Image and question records
# # # # #
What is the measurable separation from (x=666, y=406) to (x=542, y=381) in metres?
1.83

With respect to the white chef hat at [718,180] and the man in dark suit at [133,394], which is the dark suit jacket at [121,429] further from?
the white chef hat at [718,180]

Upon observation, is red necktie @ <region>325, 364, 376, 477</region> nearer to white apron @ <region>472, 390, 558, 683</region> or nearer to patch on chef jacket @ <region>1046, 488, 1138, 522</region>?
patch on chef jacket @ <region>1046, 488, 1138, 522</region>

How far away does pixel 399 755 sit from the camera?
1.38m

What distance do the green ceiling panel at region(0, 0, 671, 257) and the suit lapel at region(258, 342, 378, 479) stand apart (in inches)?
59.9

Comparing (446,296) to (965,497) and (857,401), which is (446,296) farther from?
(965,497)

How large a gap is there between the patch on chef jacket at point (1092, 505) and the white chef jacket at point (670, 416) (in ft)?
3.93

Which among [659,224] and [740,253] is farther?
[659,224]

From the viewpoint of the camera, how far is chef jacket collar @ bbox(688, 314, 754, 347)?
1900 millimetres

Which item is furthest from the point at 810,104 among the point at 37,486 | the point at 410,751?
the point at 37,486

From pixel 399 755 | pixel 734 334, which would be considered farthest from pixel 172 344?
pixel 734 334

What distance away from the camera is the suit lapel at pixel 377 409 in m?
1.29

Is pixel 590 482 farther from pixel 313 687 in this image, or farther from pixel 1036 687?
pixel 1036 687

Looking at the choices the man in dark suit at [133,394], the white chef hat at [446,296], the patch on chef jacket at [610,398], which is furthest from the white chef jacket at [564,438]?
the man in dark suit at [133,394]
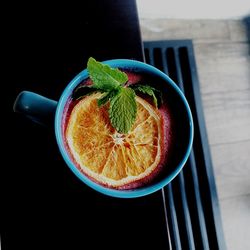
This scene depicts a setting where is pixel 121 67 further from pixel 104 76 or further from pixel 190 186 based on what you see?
pixel 190 186

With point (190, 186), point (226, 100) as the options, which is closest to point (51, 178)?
point (190, 186)

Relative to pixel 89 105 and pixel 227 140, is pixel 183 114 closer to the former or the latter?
pixel 89 105

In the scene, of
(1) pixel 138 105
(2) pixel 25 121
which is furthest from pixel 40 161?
(1) pixel 138 105

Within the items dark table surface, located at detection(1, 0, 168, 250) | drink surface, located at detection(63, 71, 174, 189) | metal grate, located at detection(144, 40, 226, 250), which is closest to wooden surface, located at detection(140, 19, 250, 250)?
metal grate, located at detection(144, 40, 226, 250)

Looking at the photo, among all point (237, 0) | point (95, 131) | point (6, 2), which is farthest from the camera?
point (237, 0)

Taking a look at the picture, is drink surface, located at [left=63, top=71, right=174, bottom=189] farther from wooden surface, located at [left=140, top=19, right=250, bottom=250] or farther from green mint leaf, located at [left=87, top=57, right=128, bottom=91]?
wooden surface, located at [left=140, top=19, right=250, bottom=250]

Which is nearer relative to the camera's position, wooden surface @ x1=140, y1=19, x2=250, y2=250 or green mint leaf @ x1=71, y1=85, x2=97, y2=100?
green mint leaf @ x1=71, y1=85, x2=97, y2=100

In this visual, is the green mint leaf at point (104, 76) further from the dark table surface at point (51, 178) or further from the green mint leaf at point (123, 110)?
the dark table surface at point (51, 178)
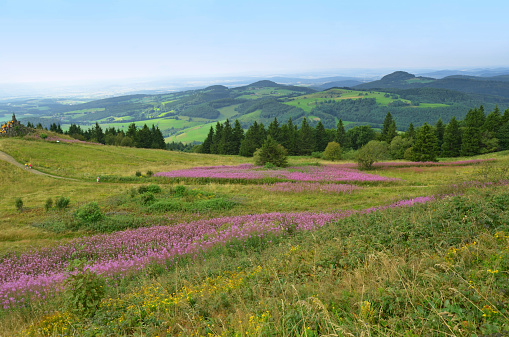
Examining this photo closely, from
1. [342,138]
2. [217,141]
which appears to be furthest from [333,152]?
[217,141]

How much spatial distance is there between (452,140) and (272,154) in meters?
50.1

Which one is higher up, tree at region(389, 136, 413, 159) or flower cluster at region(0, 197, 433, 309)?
flower cluster at region(0, 197, 433, 309)

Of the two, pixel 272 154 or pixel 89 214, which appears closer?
pixel 89 214

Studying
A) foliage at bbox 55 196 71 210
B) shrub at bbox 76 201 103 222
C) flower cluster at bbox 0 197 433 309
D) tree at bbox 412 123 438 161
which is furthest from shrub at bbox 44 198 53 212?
tree at bbox 412 123 438 161

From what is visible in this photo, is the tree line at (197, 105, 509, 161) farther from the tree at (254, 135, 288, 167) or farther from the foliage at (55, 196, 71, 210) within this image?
the foliage at (55, 196, 71, 210)

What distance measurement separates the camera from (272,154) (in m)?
31.7

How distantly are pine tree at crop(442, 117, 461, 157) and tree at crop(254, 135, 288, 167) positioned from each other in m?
47.8

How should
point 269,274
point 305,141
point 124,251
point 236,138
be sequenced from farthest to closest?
point 236,138 < point 305,141 < point 124,251 < point 269,274

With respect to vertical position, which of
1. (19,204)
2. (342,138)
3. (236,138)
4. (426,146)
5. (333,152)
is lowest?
(333,152)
# # # # #
» **EXERCISE REQUIREMENTS**
Transcribe only the trailing portion of the entries above: the line that contains "From what is" and each line after it.

» **OUTPUT OF THE EXERCISE**
From what is visible in this photo, is the tree line at (197, 105, 509, 161) farther from the tree at (254, 135, 288, 167) or farther from the foliage at (55, 196, 71, 210) within this image?
the foliage at (55, 196, 71, 210)

What distance measurement separates the camera from (272,154) (in m)?
31.7

How distantly are pine tree at crop(442, 117, 461, 157) and tree at crop(254, 135, 288, 167) positioned from each other in m?
47.8

How should
point 269,274
point 305,141
point 124,251
point 236,138
be sequenced from farthest to closest?
point 236,138 < point 305,141 < point 124,251 < point 269,274

With respect to vertical position, which of
1. (19,204)
2. (342,138)
3. (236,138)
4. (426,146)
5. (333,152)
is lowest?
(333,152)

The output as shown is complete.